そして、TOGⅡの側面に描かれた長いダックスフンド。
おそらく、本気だ。
かなり本気だ。
「……少なくとも、こちらでは本気です」
電話の向こうで、ダージリンが小さく笑った気配がした。
『本気だったのでしょうね』
その声には、呆れではなく、どこか納得するような響きがあった。
『もし大洗で本当にTOGⅡに乗っているのだとしたら』
少し間が空く。
『あの子らしい、随分と遠回りな選択ですわ』
桃は言葉に迷った。
戸郷灯里は、大洗にとってはまだ新しい戦力だ。
だが、聖グロにとっては、別の意味を持つ生徒らしい。
ルイボス。
その名を、桃は書類の端へ小さく書き留めた。
「では、練習試合の件は」
『ええ。
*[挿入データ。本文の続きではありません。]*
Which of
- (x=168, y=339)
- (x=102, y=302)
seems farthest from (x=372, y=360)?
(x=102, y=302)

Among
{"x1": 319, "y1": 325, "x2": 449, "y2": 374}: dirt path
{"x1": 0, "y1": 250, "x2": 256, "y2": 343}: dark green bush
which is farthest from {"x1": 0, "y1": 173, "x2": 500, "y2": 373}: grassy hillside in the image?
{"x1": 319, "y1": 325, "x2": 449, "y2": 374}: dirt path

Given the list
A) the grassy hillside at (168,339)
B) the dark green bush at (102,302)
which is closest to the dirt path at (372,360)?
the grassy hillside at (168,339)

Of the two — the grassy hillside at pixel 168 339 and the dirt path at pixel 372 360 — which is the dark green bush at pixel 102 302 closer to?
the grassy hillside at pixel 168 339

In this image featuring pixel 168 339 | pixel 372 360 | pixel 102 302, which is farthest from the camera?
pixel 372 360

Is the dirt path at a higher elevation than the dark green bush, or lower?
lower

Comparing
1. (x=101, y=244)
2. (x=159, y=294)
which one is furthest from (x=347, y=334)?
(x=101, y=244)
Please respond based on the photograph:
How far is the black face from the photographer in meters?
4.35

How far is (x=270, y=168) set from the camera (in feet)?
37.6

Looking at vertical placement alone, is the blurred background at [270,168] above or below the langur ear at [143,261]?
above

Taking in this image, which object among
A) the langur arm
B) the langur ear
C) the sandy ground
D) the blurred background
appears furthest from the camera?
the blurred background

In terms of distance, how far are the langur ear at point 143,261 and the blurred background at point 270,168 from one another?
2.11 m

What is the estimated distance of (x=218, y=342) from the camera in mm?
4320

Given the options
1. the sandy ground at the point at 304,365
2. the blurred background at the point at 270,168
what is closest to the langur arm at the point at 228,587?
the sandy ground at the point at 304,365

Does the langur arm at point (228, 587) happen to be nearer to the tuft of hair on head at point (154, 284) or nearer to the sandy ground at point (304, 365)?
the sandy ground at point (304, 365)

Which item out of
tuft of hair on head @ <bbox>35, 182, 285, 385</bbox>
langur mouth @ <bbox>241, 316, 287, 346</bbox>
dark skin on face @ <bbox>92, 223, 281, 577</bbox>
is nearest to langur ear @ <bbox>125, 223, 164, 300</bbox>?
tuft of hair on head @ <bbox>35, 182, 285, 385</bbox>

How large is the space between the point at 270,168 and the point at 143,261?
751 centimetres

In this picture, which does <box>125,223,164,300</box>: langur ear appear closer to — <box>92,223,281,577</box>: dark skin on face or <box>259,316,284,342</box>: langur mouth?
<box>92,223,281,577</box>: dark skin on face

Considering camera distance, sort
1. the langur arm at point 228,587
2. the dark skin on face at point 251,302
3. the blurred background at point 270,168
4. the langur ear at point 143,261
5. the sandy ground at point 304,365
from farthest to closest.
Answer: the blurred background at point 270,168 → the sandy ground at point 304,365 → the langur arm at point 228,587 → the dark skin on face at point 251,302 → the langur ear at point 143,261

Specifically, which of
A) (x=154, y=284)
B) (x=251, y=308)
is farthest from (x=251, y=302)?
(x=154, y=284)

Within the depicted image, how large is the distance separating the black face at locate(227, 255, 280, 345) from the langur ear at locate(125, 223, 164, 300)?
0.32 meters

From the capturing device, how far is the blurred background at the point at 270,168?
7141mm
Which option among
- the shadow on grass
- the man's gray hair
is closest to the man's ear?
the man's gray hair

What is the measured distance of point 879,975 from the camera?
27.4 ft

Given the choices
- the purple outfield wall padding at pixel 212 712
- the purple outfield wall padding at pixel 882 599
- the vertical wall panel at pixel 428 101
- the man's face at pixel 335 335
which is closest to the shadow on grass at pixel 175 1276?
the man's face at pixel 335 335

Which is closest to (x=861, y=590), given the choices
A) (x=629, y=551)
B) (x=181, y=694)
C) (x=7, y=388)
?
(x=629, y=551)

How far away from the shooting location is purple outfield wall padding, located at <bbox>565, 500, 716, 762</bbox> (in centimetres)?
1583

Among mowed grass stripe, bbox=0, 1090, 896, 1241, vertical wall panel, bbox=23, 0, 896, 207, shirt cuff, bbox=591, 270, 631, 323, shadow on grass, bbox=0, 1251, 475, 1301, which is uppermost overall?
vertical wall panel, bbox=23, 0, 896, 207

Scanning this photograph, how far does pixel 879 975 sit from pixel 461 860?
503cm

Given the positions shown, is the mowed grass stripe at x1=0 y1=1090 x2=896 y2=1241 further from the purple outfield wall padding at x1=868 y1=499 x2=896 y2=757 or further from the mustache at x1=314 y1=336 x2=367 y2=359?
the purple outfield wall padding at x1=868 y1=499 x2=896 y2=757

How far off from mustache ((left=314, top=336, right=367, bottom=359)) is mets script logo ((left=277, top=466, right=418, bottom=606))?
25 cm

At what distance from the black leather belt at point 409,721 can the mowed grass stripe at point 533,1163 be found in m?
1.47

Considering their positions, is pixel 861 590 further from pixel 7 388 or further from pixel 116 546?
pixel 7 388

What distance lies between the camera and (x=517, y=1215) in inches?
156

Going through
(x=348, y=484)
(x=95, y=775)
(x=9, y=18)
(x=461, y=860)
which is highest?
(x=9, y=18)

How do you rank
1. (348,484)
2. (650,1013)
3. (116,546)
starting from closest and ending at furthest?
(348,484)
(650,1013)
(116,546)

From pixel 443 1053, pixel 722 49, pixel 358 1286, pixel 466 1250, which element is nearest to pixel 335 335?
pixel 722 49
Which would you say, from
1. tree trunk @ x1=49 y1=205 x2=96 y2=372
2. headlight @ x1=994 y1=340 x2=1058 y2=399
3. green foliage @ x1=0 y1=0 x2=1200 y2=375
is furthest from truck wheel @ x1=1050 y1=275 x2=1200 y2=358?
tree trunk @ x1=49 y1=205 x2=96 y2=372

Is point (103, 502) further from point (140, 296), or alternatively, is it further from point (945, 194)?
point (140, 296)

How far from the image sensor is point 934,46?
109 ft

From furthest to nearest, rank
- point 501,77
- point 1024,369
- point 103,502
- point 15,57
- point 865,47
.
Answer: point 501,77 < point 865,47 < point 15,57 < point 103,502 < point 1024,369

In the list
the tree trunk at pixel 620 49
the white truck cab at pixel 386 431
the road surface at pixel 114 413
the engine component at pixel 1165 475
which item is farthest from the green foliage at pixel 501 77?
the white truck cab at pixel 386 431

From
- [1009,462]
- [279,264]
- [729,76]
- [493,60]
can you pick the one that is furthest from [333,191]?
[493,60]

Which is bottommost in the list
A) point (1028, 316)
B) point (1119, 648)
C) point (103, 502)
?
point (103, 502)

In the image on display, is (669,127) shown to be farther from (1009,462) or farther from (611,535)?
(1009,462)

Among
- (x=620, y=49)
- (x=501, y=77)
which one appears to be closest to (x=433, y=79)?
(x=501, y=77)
お受けいたしますわ』
桃は姿勢を正した。
「ありがとうございます」
『楽しみにしています。大洗の皆さんと……ルイボスに会えることを』
電話は静かに切れた。
* * *
受話器を置いた桃は、しばらくそれを見つめていた。
「……受けてくださいました」
「じゃ、決まりだね」
杏は干し芋をかじりながら、にっと笑う。
「本当に、大丈夫でしょうか」
柚子が不安そうに呟く。
「大丈夫にするんだよー」
杏は軽く言う。
けれど、その視線は窓の外を見ていた。
倉庫前。
それぞれの色をまとった戦車たち。
赤。
ピンク。
金色。
バレー部復活の文字。
ボコのぬいぐるみが置かれたⅣ号。
そして、長いダックスフンドを描いたTOGⅡ。
まだ誰も知らない。
その戦車たちが次に向かう相手が、全国大会準優勝経験を持つ聖グロリアーナ女学院だということを。
そして。
戸郷灯里がかつて置いてきた赤い制服の記憶が、もうすぐ彼女の前に戻ってくることを。
* * *
その頃、灯里はTOGⅡの前で、エンブレムの端を軽く拭いていた。
塗料はもう乾いている。
ダックスフンドは、今日も長い。
TOGⅡも、今日も長い。
「良いですね」
灯里は満足そうに頷いた。
そこへ、みほが近づいてきた。
「戸郷さん」
「はい、西住さん」
「このエンブレム、戸郷さんが描いたんだよね?」
「はい」
「すごく可愛いと思う」
灯里は少しだけ目を見開いた。
「ありがとうございます」
みほは、TOGⅡの側面を見上げた。
「昨日のボコの話じゃないけど……TOGⅡも、なんだか愛されてる感じがする」
灯里は、少しだけ黙った。
それから、静かに答える。
「はい。愛していますので」
みほは小さく笑った。
「うん。分かる気がする」
その笑顔を見て、灯里も少しだけ微笑んだ。
大洗の戦車道は、まだ始まったばかり。
自由で、派手で、少し変で、まだ未熟。
けれど、それぞれの戦車は、それぞれの色をまとった。
そしてその色は、少しずつ、乗る者たちの居場所になっていく。
灯里は、TOGⅡの長い車体に手を置いた。
「次は、もっと良い動きをしましょう」
TOGⅡは答えない。
けれど、側面のダックスフンドが、少しだけ誇らしげに見えた。